Data in this exercise →
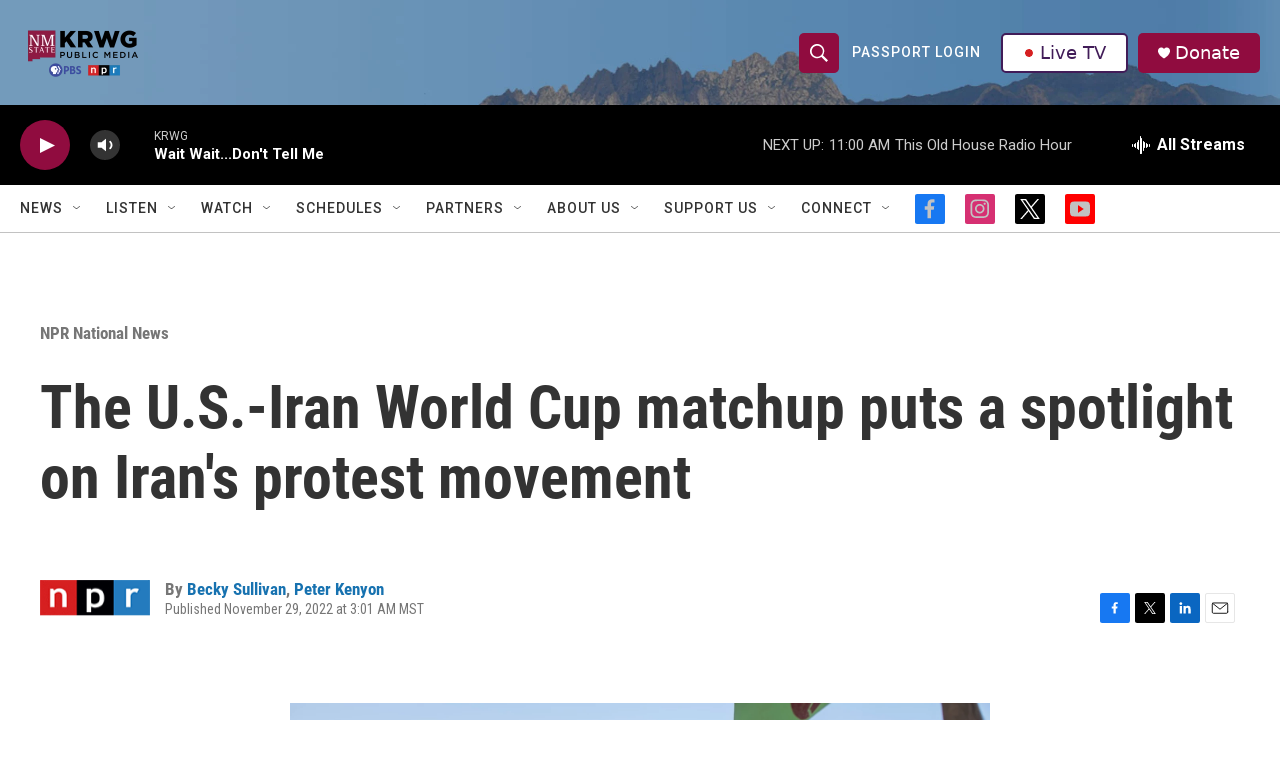

--- FILE ---
content_type: text/html; charset=utf-8
request_url: https://www.google.com/recaptcha/api2/aframe
body_size: -88
content:
<!DOCTYPE HTML><html><head><meta http-equiv="content-type" content="text/html; charset=UTF-8"></head><body><script nonce="a8vN4C09FmrUAKx9-KXiSg">/** Anti-fraud and anti-abuse applications only. See google.com/recaptcha */ try{var clients={'sodar':'https://pagead2.googlesyndication.com/pagead/sodar?'};window.addEventListener("message",function(a){try{if(a.source===window.parent){var b=JSON.parse(a.data);var c=clients[b['id']];if(c){var d=document.createElement('img');d.src=c+b['params']+'&rc='+(localStorage.getItem("rc::a")?sessionStorage.getItem("rc::b"):"");window.document.body.appendChild(d);sessionStorage.setItem("rc::e",parseInt(sessionStorage.getItem("rc::e")||0)+1);localStorage.setItem("rc::h",'1768670668647');}}}catch(b){}});window.parent.postMessage("_grecaptcha_ready", "*");}catch(b){}</script></body></html>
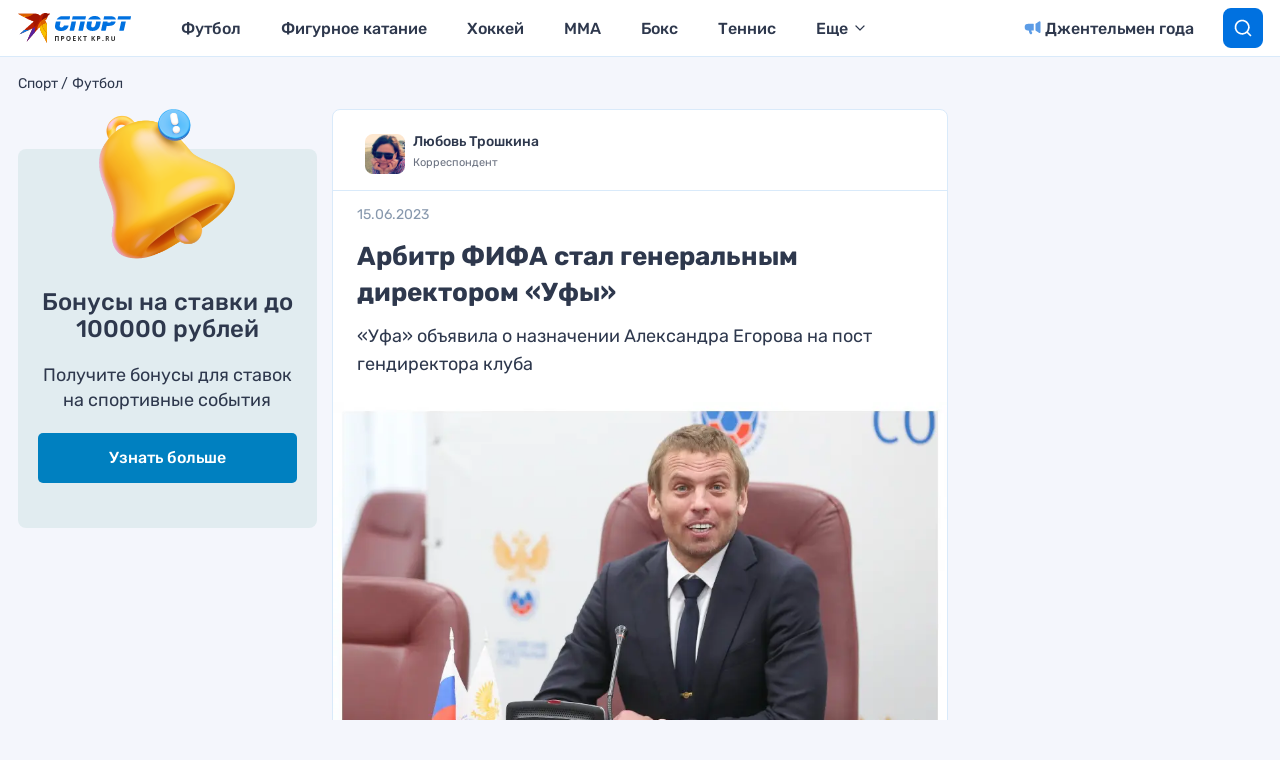

--- FILE ---
content_type: text/html
request_url: https://tns-counter.ru/nc01a**R%3Eundefined*kp_ru/ru/UTF-8/tmsec=kp_ru/34314030***
body_size: 16
content:
270C702C6967F795G1768421269:270C702C6967F795G1768421269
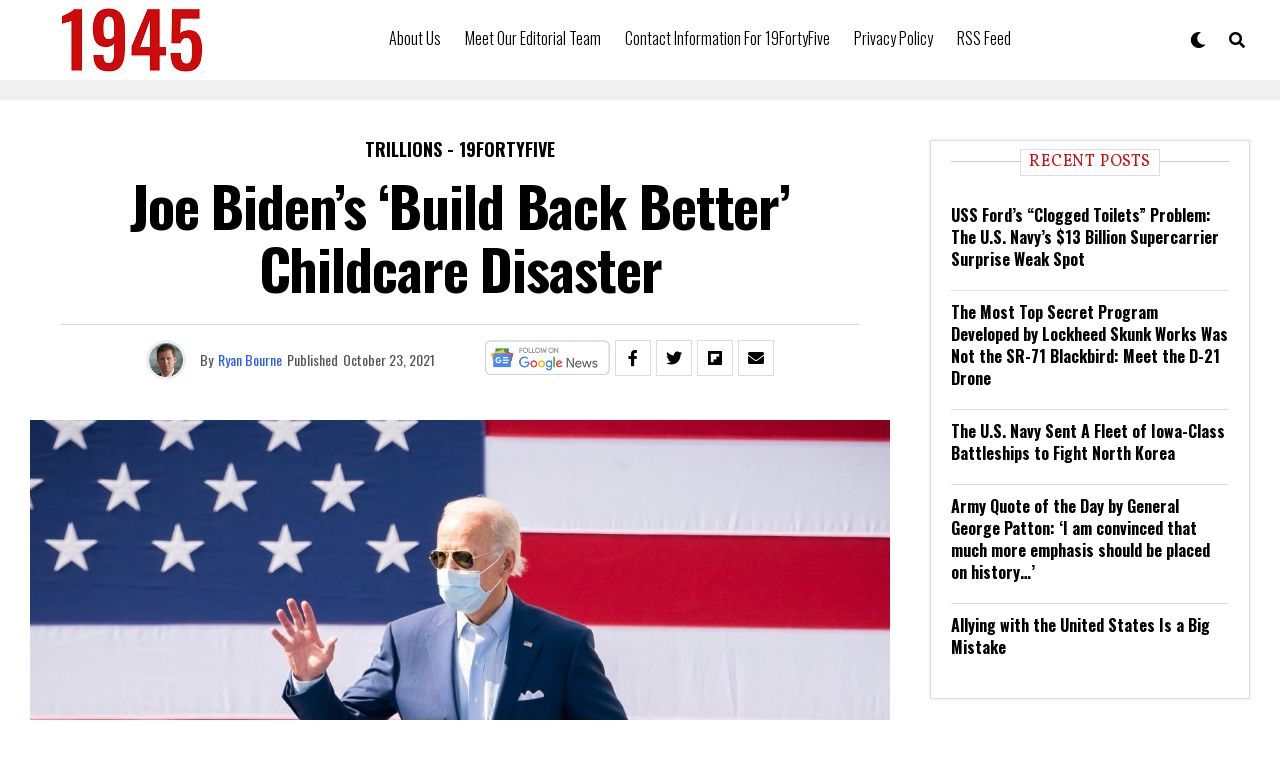

--- FILE ---
content_type: text/css
request_url: https://www.19fortyfive.com/wp-content/themes/zoxpress-child/style.css?ver=6.9
body_size: 321
content:
/*
Theme Name:   zoxpress child theme
Description:  Write here a brief description about your child-theme
Author:       Shital Marakana
Author URL:   Write here the author's blog or website url
Template:     zoxpress
Version:      1.2.2
License:      GNU General Public License v2 or later
License URI:  http://www.gnu.org/licenses/gpl-2.0.html
Text Domain:  zoxpress-child
*/

/* Write here your own personal stylesheet */
.zox-post-body h2,
.zox-post-body h3,
.zox-post-body h4,
.zox-post-body h5,
.zox-post-body h6,
.comment-inner h2,
.comment-inner h3,
.comment-inner h4,
.comment-inner h5,
.comment-inner h6,
.single .zox-post-body h2,
.single .zox-post-body h3,
.single .zox-post-body h4,
.single .zox-post-body h5,
.single .zox-post-body h6 {
	margin: .5rem auto;
	padding-bottom: 1rem;
	border-bottom: 2.5px solid #ddd;
	}
.zox-post-body h2,
.comment-inner h2 {
    font-size: 2.074rem;
		}
.zox-post-body h3,
.comment-inner h3 {
    font-size: 1.728rem;
	text-transform: uppercase !important;
	}
.zox-post-body h4,
.comment-inner h4 {
    font-size: 1.44rem;
	text-transform: uppercase !important;
	}
.zox-post-body h5,
.comment-inner h5 {
    font-size: 1.2rem;
	text-transform: uppercase !important;
	}
.zox-post-body h6,
.comment-inner h6 {
    font-size: 1rem;
	}
.zox-post-body p {
	font-size: 1.225rem;
	}

.zox-byline-wrap {
    display: block;
	}
/* Privacy Policies */
h3.accordion-heading {
    font-size: 1rem;
	border-bottom: none;
	}

/* ----- LOCKERDOME AD SPACING ----- */
.ld-spacing {
    margin-top: 40px;
	}

/* ----- STICKY AD ----- */



@media screen and (max-width: 479px) {
	.zox-post-body p, .zox-post-body ul li, .zox-post-body ol li {
    	font-size: 1.225rem;
		}
	}

/* ----- GOOGLE NEWS BUTTON FOOTER ----- */
ul.zox-post-soc-stat-list li.my-google-news,
ul.zox-foot-soc-list li a.google-news {
    background: none;
    border: none;
    height: 36px;
    width: 125px;
}

--- FILE ---
content_type: application/javascript; charset=utf-8
request_url: https://widgets.outbrain.com/admiral/admiral-script-A-64EF967830B7B358ED6133EA-17.js
body_size: 388
content:
!(function(M,_name){M[_name]=M[_name]||function F(){(F.q=F.q||[]).push(arguments)},M[_name].v=M[_name].v||2,M[_name].s="3";})(window,decodeURI(decodeURI('a%25%36%34mi%25%372a%256c')));!(function(M,F,o,K){o=M.createElement(F),M=M.getElementsByTagName(F)[0],o.async=1,o.src="https://soothingglade.com/dist/gfbzyu_xkyl67.vendor.js",(K=0)&&K(o),M.parentNode.insertBefore(o,M)})(document,"script");;
!(function(M,F,o,K,T){function d(K,T){try{d=M.localStorage,(K=JSON.parse(d[decodeURI(decodeURI('%67e%25%374I%74%65m'))](o)).lgk||[])&&(T=M[F].pubads())&&K.forEach((function(M){M&&M[0]&&T.setTargeting(M[0],M[1]||"")}))}catch(J){}var d}try{(T=M[F]=M[F]||{}).cmd=T.cmd||[],typeof T.pubads===K?d():typeof T.cmd.unshift===K?T.cmd.unshift(d):T.cmd.push(d)}catch(J){}})(window,decodeURI(decodeURI('%67%25%36%66%25%36%66%25%36%37%256%63e%74%25%36%31%256%37')),"_a"+decodeURI(decodeURI("%51%53%2530%25%33%32%4eE%56%254%37O%54%59%33%4fD%4d%77%51%6ad%43%254%64%25%37%61%255%35%253%34%2552%25%35%35%25%351%32%25%34%64%25%35%34%254%64%7a%52%255%35E%257%34%25%34%64%2554c")),"function");;
;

Problem statement → Report how many lines of the records above contain the word "your", and give only that number.

Expected output → 2